(Exercise inputs)
====================

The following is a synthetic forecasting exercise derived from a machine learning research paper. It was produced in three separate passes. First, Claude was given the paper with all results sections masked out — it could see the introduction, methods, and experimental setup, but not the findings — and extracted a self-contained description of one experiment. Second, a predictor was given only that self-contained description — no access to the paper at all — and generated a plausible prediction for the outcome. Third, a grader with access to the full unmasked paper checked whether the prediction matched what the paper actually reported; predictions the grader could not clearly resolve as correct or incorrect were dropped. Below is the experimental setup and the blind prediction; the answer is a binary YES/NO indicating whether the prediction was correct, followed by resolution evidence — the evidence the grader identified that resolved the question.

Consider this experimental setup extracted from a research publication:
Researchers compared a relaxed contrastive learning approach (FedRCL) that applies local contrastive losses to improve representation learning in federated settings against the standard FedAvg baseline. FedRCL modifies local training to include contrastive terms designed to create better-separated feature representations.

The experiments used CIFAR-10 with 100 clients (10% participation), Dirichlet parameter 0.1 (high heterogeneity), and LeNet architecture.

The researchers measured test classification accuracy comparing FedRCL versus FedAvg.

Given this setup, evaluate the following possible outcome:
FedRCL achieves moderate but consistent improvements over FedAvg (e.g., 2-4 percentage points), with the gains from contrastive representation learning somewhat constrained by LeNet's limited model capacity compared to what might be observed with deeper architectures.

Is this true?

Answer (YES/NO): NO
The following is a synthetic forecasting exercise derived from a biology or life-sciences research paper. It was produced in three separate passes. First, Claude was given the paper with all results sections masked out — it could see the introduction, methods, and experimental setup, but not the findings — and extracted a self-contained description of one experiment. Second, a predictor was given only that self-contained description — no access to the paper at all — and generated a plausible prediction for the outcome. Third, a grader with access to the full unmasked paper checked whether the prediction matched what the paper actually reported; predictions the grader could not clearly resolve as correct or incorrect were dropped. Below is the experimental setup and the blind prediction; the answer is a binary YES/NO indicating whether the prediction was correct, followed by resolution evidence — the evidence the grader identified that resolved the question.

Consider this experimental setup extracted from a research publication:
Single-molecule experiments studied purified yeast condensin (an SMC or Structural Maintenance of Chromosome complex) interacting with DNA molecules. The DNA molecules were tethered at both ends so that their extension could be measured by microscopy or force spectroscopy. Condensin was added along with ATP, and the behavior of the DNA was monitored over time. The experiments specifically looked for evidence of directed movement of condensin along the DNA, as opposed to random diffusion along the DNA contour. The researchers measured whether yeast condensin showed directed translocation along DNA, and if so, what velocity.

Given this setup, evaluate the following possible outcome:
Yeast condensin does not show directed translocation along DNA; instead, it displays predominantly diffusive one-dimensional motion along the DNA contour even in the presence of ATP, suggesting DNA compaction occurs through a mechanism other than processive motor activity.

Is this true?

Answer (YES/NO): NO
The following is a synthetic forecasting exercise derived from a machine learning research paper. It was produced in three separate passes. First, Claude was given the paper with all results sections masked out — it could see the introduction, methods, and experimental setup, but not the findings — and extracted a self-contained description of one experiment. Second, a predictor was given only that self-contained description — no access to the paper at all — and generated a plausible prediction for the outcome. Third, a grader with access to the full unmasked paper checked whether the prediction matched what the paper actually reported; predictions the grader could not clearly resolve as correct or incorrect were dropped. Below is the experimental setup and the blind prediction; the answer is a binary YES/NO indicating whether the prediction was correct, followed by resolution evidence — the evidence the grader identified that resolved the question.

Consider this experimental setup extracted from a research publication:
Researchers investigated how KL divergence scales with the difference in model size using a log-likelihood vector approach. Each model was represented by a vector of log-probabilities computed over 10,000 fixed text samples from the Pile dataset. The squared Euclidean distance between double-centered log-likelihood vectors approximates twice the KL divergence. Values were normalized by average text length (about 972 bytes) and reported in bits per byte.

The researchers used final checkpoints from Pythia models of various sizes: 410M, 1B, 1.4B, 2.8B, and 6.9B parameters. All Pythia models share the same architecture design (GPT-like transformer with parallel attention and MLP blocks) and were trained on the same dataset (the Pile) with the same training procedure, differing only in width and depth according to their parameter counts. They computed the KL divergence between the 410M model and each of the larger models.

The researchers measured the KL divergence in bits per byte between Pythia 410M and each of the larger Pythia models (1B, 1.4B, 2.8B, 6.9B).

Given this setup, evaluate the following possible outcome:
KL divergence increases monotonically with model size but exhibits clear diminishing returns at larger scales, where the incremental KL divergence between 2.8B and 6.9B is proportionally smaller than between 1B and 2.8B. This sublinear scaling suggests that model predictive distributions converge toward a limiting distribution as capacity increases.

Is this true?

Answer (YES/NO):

====================

(Work instructions) All of the material above needs repeating. Keep it exact.

(Answer space)
The following is a synthetic forecasting exercise derived from a machine learning research paper. It was produced in three separate passes. First, Claude was given the paper with all results sections masked out — it could see the introduction, methods, and experimental setup, but not the findings — and extracted a self-contained description of one experiment. Second, a predictor was given only that self-contained description — no access to the paper at all — and generated a plausible prediction for the outcome. Third, a grader with access to the full unmasked paper checked whether the prediction matched what the paper actually reported; predictions the grader could not clearly resolve as correct or incorrect were dropped. Below is the experimental setup and the blind prediction; the answer is a binary YES/NO indicating whether the prediction was correct, followed by resolution evidence — the evidence the grader identified that resolved the question.

Consider this experimental setup extracted from a research publication:
Researchers compared a relaxed contrastive learning approach (FedRCL) that applies local contrastive losses to improve representation learning in federated settings against the standard FedAvg baseline. FedRCL modifies local training to include contrastive terms designed to create better-separated feature representations.

The experiments used CIFAR-10 with 100 clients (10% participation), Dirichlet parameter 0.1 (high heterogeneity), and LeNet architecture.

The researchers measured test classification accuracy comparing FedRCL versus FedAvg.

Given this setup, evaluate the following possible outcome:
FedRCL achieves moderate but consistent improvements over FedAvg (e.g., 2-4 percentage points), with the gains from contrastive representation learning somewhat constrained by LeNet's limited model capacity compared to what might be observed with deeper architectures.

Is this true?

Answer (YES/NO): NO
The following is a synthetic forecasting exercise derived from a biology or life-sciences research paper. It was produced in three separate passes. First, Claude was given the paper with all results sections masked out — it could see the introduction, methods, and experimental setup, but not the findings — and extracted a self-contained description of one experiment. Second, a predictor was given only that self-contained description — no access to the paper at all — and generated a plausible prediction for the outcome. Third, a grader with access to the full unmasked paper checked whether the prediction matched what the paper actually reported; predictions the grader could not clearly resolve as correct or incorrect were dropped. Below is the experimental setup and the blind prediction; the answer is a binary YES/NO indicating whether the prediction was correct, followed by resolution evidence — the evidence the grader identified that resolved the question.

Consider this experimental setup extracted from a research publication:
Single-molecule experiments studied purified yeast condensin (an SMC or Structural Maintenance of Chromosome complex) interacting with DNA molecules. The DNA molecules were tethered at both ends so that their extension could be measured by microscopy or force spectroscopy. Condensin was added along with ATP, and the behavior of the DNA was monitored over time. The experiments specifically looked for evidence of directed movement of condensin along the DNA, as opposed to random diffusion along the DNA contour. The researchers measured whether yeast condensin showed directed translocation along DNA, and if so, what velocity.

Given this setup, evaluate the following possible outcome:
Yeast condensin does not show directed translocation along DNA; instead, it displays predominantly diffusive one-dimensional motion along the DNA contour even in the presence of ATP, suggesting DNA compaction occurs through a mechanism other than processive motor activity.

Is this true?

Answer (YES/NO): NO
The following is a synthetic forecasting exercise derived from a machine learning research paper. It was produced in three separate passes. First, Claude was given the paper with all results sections masked out — it could see the introduction, methods, and experimental setup, but not the findings — and extracted a self-contained description of one experiment. Second, a predictor was given only that self-contained description — no access to the paper at all — and generated a plausible prediction for the outcome. Third, a grader with access to the full unmasked paper checked whether the prediction matched what the paper actually reported; predictions the grader could not clearly resolve as correct or incorrect were dropped. Below is the experimental setup and the blind prediction; the answer is a binary YES/NO indicating whether the prediction was correct, followed by resolution evidence — the evidence the grader identified that resolved the question.

Consider this experimental setup extracted from a research publication:
Researchers investigated how KL divergence scales with the difference in model size using a log-likelihood vector approach. Each model was represented by a vector of log-probabilities computed over 10,000 fixed text samples from the Pile dataset. The squared Euclidean distance between double-centered log-likelihood vectors approximates twice the KL divergence. Values were normalized by average text length (about 972 bytes) and reported in bits per byte.

The researchers used final checkpoints from Pythia models of various sizes: 410M, 1B, 1.4B, 2.8B, and 6.9B parameters. All Pythia models share the same architecture design (GPT-like transformer with parallel attention and MLP blocks) and were trained on the same dataset (the Pile) with the same training procedure, differing only in width and depth according to their parameter counts. They computed the KL divergence between the 410M model and each of the larger models.

The researchers measured the KL divergence in bits per byte between Pythia 410M and each of the larger Pythia models (1B, 1.4B, 2.8B, 6.9B).

Given this setup, evaluate the following possible outcome:
KL divergence increases monotonically with model size but exhibits clear diminishing returns at larger scales, where the incremental KL divergence between 2.8B and 6.9B is proportionally smaller than between 1B and 2.8B. This sublinear scaling suggests that model predictive distributions converge toward a limiting distribution as capacity increases.

Is this true?

Answer (YES/NO):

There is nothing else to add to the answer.